Amy sighed and turned over onto her side. As her body shifted so did something in her, and their happiness suddenly became a trepidatious thing – precariously balanced on these small moments in time. She wondered what it would be like when they got home, and wished she could see the bigger picture. But for now she pushed her body towards Alex’s, grateful for his arm coming mechanically across her, unnerved by the sudden, compelling urge she had to hide from the dark.
32
As Chloe negotiated the bustle of Oxford Street she wondered again about how her life was unfolding. It was as though she were being carried by a rip-tide and had no choice about where she was heading. Even the throngs of people now pressing against her seemed to be trying to submerge her within their smooth current.
She didn’t enjoy the crowds, but this was by far the most obvious place to find a dress to wear at the law ball. She really wanted something hot, bright and sexy that would enslave Mark to her for the evening, but since it was a work function she was thinking black and minimalist might be more the way to go.

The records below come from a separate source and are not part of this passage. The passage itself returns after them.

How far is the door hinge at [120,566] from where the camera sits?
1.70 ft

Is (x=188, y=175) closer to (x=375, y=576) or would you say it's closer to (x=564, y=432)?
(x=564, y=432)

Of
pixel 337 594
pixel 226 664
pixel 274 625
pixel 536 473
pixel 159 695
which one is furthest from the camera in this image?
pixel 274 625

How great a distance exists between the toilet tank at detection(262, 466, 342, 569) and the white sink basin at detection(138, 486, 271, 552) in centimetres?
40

She wasn’t enjoying her vocational training as much as she had thought she would, which meant she spent every other day wondering if she was really cut out for a legal career. If it wasn’t for Mark’s encouragement she would have felt even more adrift, but his enthusiasm was palpable, and although he could be a little patronising he was helping a lot; particularly by shielding her from some of his father’s stinging sarcasm, which someone seemed to bear the brunt of every day.
She had been almost surprised to find that she and Mark were an item, but more and more she was growing to like the feeling of it. They had gone out with a group from work one Friday night, and the numbers at the bar had gradually dwindled until Mark and Chloe had tipsily called a cab to his place. Although she had felt mortified – not to mention ill – when she had woken up on his sofa the next morning, Mark had breezed in with filtered coffee and an easy smile. Since then they had gone out a few times – although without it resulting in such wicked hangovers, for which Chloe was extremely grateful.
She walked out of the biting cold and into a brightly lit shop with an array of party dresses in the window. Browsing the racks, a slip of black satin caught her eye. That might serve as a compromise, she thought. She found her size, made her way to the changing rooms and slid the dress on. It slunk over her skin, nestling against the curve of her hips, although as she turned sideways she realised she might need to breathe in for most of the event to really minimise her stomach. But she thought she could get away with it. She beamed at herself in the mirror. The woman smiling back had a face flushed pink with cold, and looked excited.